Nun folgt in umgekehrter Reihenfolge der Zusammenbau. Außer der Lenksäulenmutter und den Klemmschrauben in der oberen Gabelbrücke werden alle Schrauben sowie Haltemuttern gewissenhaft festgezogen. Das Einstellen des Steuerkopflagers stellt den Abschluss der Arbeit dar. Damit sich das Schmierfett in den Lagern gleichmäßig verteilt, wird die Lenkung einige Mal zügig hin und her bewegt. Nach Herstellerangabe, oder mit Gefühl wird die Einstellmutter angezogen. Damit sie sich nicht verdrehen kann, wird die Lenksäulenmutter nach Herstellerangabe oder mit etwa 80 bis 100 Nm angezogen. Abschließend überprüft man die Einstellung des Steuerkopflagers noch einmal. Die Telegabel muss frei beweglich sein, ein Lagerspiel darf nicht spürbar sein, und auf keinen Fall darf sich die Lenkung schwer hin und her bewegen lassen. Sind die Klemmschrauben angezogen, ist die Arbeit beendet.


"Die Schwingenlagerung"

Gehören im Steuerkopf Rillen- oder Kegelrollenlager zur Standardausstattung, reicht die Skala der Schwingenlagerung von abenteuerlich bis perfekt. Ausgesprochene Billiglösungen sind Kunststoffbuchsen oder undefinierbare Metallbuchsen. Trotz regelmäßigem Abschmieren lässt sich die Lebenserwartung dieser "elastofix"-Lagerung kaum verlängern. Je nach Fahrstrecke und Fahrweise sind sie schon nach einigen tausend Kilometern hoffnungslos verschlissen. Die Schwinge wackelt dann regelrecht im Rahmen hin und her. Besteht keine Möglichkeit, diese Buchsen durch hochwertige Metall-Lagerhülsen oder Nadellager zu ersetzen, bleibt dem gebeutelten Maschinisten nichts anderes übrig, als die Lagerung regelmäßig zu erneuern.

* _IHRE AUFGABEN_
(A) Mit welchem Drehmoment wird laut dem Text über Steuerkopf- und Schwingenlager die Lenksäulenmutter angezogen, wenn man nicht nach Herstellerangabe vorgeht?
(B) Fahren Sie mit dem Text über Steuerkopf- und Schwingenlager nach seinem letzten Satz fort.
Die Zeilen darunter werden hierfür nicht gebraucht.

* _VORLIEGENDE ANGABEN_
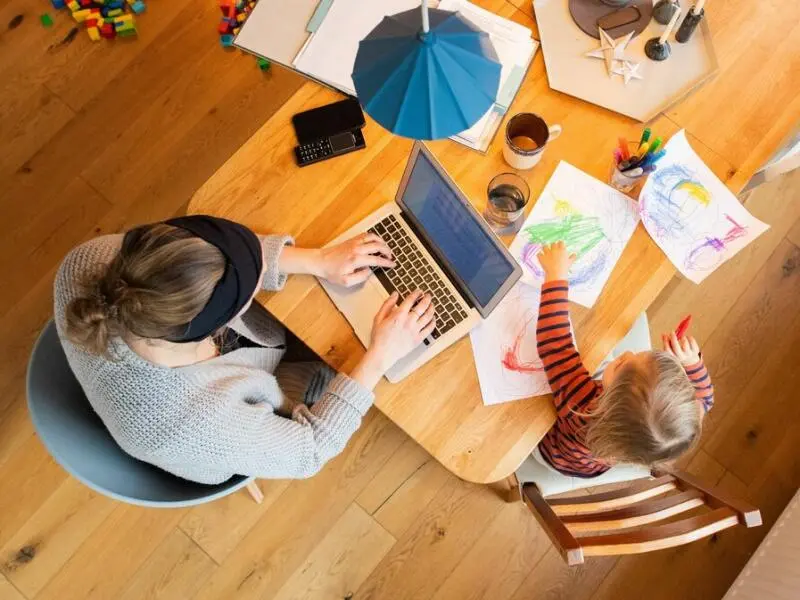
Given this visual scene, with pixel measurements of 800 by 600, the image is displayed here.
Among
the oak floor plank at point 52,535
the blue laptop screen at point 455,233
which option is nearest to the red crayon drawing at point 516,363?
the blue laptop screen at point 455,233

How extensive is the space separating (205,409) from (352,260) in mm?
350

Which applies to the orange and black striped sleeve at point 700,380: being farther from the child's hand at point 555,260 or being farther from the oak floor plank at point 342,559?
the oak floor plank at point 342,559

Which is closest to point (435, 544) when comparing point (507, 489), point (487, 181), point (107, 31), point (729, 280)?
point (507, 489)

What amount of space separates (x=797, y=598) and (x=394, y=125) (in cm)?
139

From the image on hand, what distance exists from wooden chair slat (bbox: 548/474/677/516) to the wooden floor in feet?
1.70

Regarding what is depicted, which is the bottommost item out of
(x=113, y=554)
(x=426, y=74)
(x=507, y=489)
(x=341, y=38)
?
(x=113, y=554)

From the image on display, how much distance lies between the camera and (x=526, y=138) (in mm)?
1206

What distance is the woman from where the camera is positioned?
89 cm

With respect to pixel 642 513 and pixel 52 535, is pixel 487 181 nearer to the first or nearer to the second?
pixel 642 513

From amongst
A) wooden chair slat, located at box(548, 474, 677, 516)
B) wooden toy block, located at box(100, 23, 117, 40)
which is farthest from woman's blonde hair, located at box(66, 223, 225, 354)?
wooden toy block, located at box(100, 23, 117, 40)

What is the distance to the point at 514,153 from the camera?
117 cm

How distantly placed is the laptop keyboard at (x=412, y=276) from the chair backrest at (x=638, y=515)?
16.5 inches

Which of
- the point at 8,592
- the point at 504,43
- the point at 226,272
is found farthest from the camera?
the point at 8,592

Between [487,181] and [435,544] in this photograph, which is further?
[435,544]
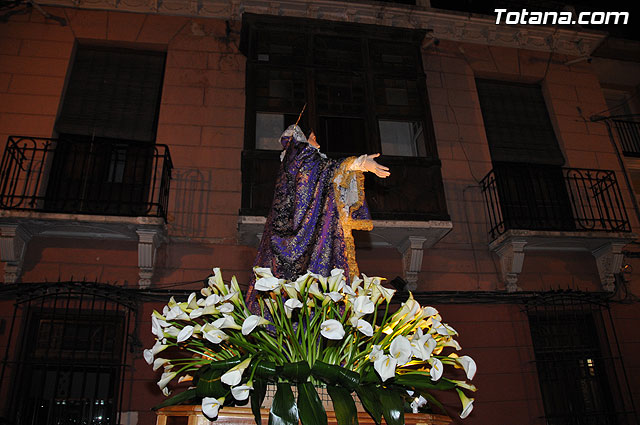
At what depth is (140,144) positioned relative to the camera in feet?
19.5

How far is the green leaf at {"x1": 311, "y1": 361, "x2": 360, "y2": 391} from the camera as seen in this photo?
156 cm

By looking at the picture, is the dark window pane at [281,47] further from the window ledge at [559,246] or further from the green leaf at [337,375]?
the green leaf at [337,375]

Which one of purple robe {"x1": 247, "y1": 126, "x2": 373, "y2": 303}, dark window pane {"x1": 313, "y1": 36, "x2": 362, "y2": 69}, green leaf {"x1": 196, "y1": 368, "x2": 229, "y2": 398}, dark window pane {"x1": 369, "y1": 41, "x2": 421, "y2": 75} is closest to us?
green leaf {"x1": 196, "y1": 368, "x2": 229, "y2": 398}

* _ERGEBNISSE DER REIHE NACH_
(A) Mit etwa 80 bis 100 Nm.

(B)
Schwingenlagerung prüfen


Bedeutend besser sind Bronzebuchsen oder Nadellager. Gut gefettet halten sie eine Ewigkeit. Nachteil dieser Ausführung ist es allerdings, dass sie nur radiale Kräfte aufnehmen können. Für die seitliche, axiale-Führung, muss die Schwinge mit Anlaufscheiben ausdistanziert werden. Dieses Manko besitzt die Kegelrollen-Lagerung nicht. In diese hochwertigen Aufnahmen wird die Schwinge radial und axial spielfrei geführt. Einmal gut gefettet, erreichen Kegelrollenlager eine hohe Lebensdauer.
Inwieweit die Schwingenlagerung verschlissen ist, lässt sich einfach feststellen. Sicher aufgebockt, wird mit einer Hand die Maschine festgehalten und mit der anderen Hand das Hinterrad am hinteren Ende hin und her bewegt. Sind die Führungen ausgeleiert, ist das Spiel deutlich spürbar.



Wer die Schwingenlagerung aber gewissenhaft überprüfen will, kommt ums Schrauben aber nicht herum. Das Rad wird ausgebaut und die Federbeinbefestigungen an der Schwinge abgeschraubt. Jetzt hängt die Schwinge freibeweglich im Rahmen. Ohne Kraftanstrengung und ohne spürbares Spiel muss sie sich rauf und runter bewegen lassen. Ein seitliches Spiel darf auf keinen Fall vorhanden sein.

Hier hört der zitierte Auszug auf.